- _Objetivo do exercício_
Do texto abaixo sobre a presença constante de um nome nas buscas e no noticiário, cite literalmente tudo desde "Uma pesquisa rápida" até "veneração e defesa.".

====== Trecho citado

Uma pesquisa rápida aqui – 45 segundos – feita no Google, apenas juntando o nome dele e o de Lula, trouxe 720 milhões de citações. Muita coisa para quem precisa não só ser esquecido, mas quando lembrado que o seja nas páginas mais tristes da história política nacional. E que está conseguindo um fantástico marketing ao ser citado em todos os discursos. O que acirra ânimos da sua turba, mobilizada principalmente nas redes sociais e no anonimato de perfis barulhentos que manipulam os algoritmos. Mesmo que lembrado negativamente, isso vira exatamente música para os ouvidos deles tocando a mesma cantilena que os mantém nesses tempos tenebrosos de veneração e defesa.
Ele sabe disso. A ponto de – planejadamente – não deixar nem que o respiro que o país deu aliviado assistindo à posse, troca de comandos, alegria no ar, não passasse de uma semana, tudo substituído por um sem fim de problemas e espaços ocupados, ao fim e ao cabo pelo seu nome, ao invés de por avanços ou notícias diferentes. No noticiário, os espaços não se alargam – e o nome dele continua lá, todos os santos dias, e em todas as seções – ele se espalha ocupando todas as áreas.

============
====== Material fornecido

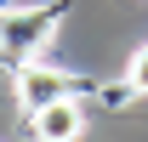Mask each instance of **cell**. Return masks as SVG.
I'll return each mask as SVG.
<instances>
[{"mask_svg":"<svg viewBox=\"0 0 148 142\" xmlns=\"http://www.w3.org/2000/svg\"><path fill=\"white\" fill-rule=\"evenodd\" d=\"M57 6H29V12H6L0 17V57H12V63H34V51L51 40V29H57Z\"/></svg>","mask_w":148,"mask_h":142,"instance_id":"6da1fadb","label":"cell"},{"mask_svg":"<svg viewBox=\"0 0 148 142\" xmlns=\"http://www.w3.org/2000/svg\"><path fill=\"white\" fill-rule=\"evenodd\" d=\"M74 80L63 68H40V63H17V102L23 114H40L46 102H63V97H74Z\"/></svg>","mask_w":148,"mask_h":142,"instance_id":"7a4b0ae2","label":"cell"},{"mask_svg":"<svg viewBox=\"0 0 148 142\" xmlns=\"http://www.w3.org/2000/svg\"><path fill=\"white\" fill-rule=\"evenodd\" d=\"M29 119H34V137H40V142H80V131H86V114H80L74 97L46 102L40 114H29Z\"/></svg>","mask_w":148,"mask_h":142,"instance_id":"3957f363","label":"cell"},{"mask_svg":"<svg viewBox=\"0 0 148 142\" xmlns=\"http://www.w3.org/2000/svg\"><path fill=\"white\" fill-rule=\"evenodd\" d=\"M125 85L137 91V97H148V46H137V51H131V63H125Z\"/></svg>","mask_w":148,"mask_h":142,"instance_id":"277c9868","label":"cell"}]
</instances>
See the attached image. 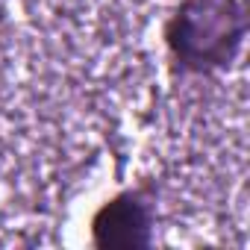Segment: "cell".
Segmentation results:
<instances>
[{
	"instance_id": "1",
	"label": "cell",
	"mask_w": 250,
	"mask_h": 250,
	"mask_svg": "<svg viewBox=\"0 0 250 250\" xmlns=\"http://www.w3.org/2000/svg\"><path fill=\"white\" fill-rule=\"evenodd\" d=\"M244 30L241 0H183L165 24V44L183 71L209 74L238 56Z\"/></svg>"
},
{
	"instance_id": "2",
	"label": "cell",
	"mask_w": 250,
	"mask_h": 250,
	"mask_svg": "<svg viewBox=\"0 0 250 250\" xmlns=\"http://www.w3.org/2000/svg\"><path fill=\"white\" fill-rule=\"evenodd\" d=\"M153 232V203L142 188H127L100 203L91 218L97 247H145Z\"/></svg>"
}]
</instances>
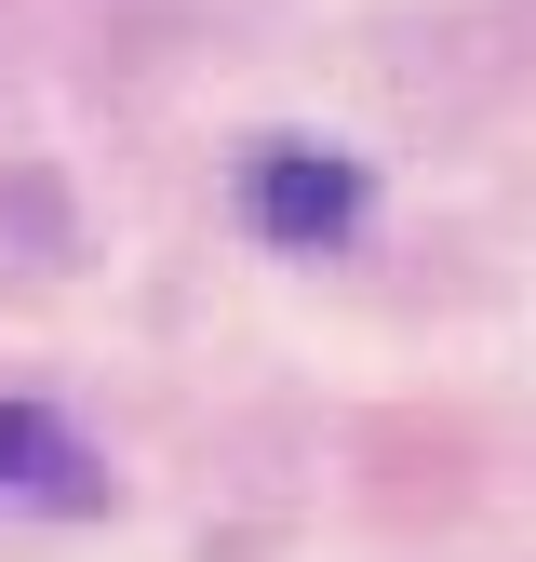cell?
I'll list each match as a JSON object with an SVG mask.
<instances>
[{
  "mask_svg": "<svg viewBox=\"0 0 536 562\" xmlns=\"http://www.w3.org/2000/svg\"><path fill=\"white\" fill-rule=\"evenodd\" d=\"M362 201H376V175L349 148H309V134H268V148L242 161V215H255V241H282V255H335L362 228Z\"/></svg>",
  "mask_w": 536,
  "mask_h": 562,
  "instance_id": "6da1fadb",
  "label": "cell"
},
{
  "mask_svg": "<svg viewBox=\"0 0 536 562\" xmlns=\"http://www.w3.org/2000/svg\"><path fill=\"white\" fill-rule=\"evenodd\" d=\"M0 509H108V456L54 402H0Z\"/></svg>",
  "mask_w": 536,
  "mask_h": 562,
  "instance_id": "7a4b0ae2",
  "label": "cell"
}]
</instances>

============

- _Exercício resolvido_
Uma pesquisa rápida aqui – 45 segundos – feita no Google, apenas juntando o nome dele e o de Lula, trouxe 720 milhões de citações. Muita coisa para quem precisa não só ser esquecido, mas quando lembrado que o seja nas páginas mais tristes da história política nacional. E que está conseguindo um fantástico marketing ao ser citado em todos os discursos. O que acirra ânimos da sua turba, mobilizada principalmente nas redes sociais e no anonimato de perfis barulhentos que manipulam os algoritmos. Mesmo que lembrado negativamente, isso vira exatamente música para os ouvidos deles tocando a mesma cantilena que os mantém nesses tempos tenebrosos de veneração e defesa.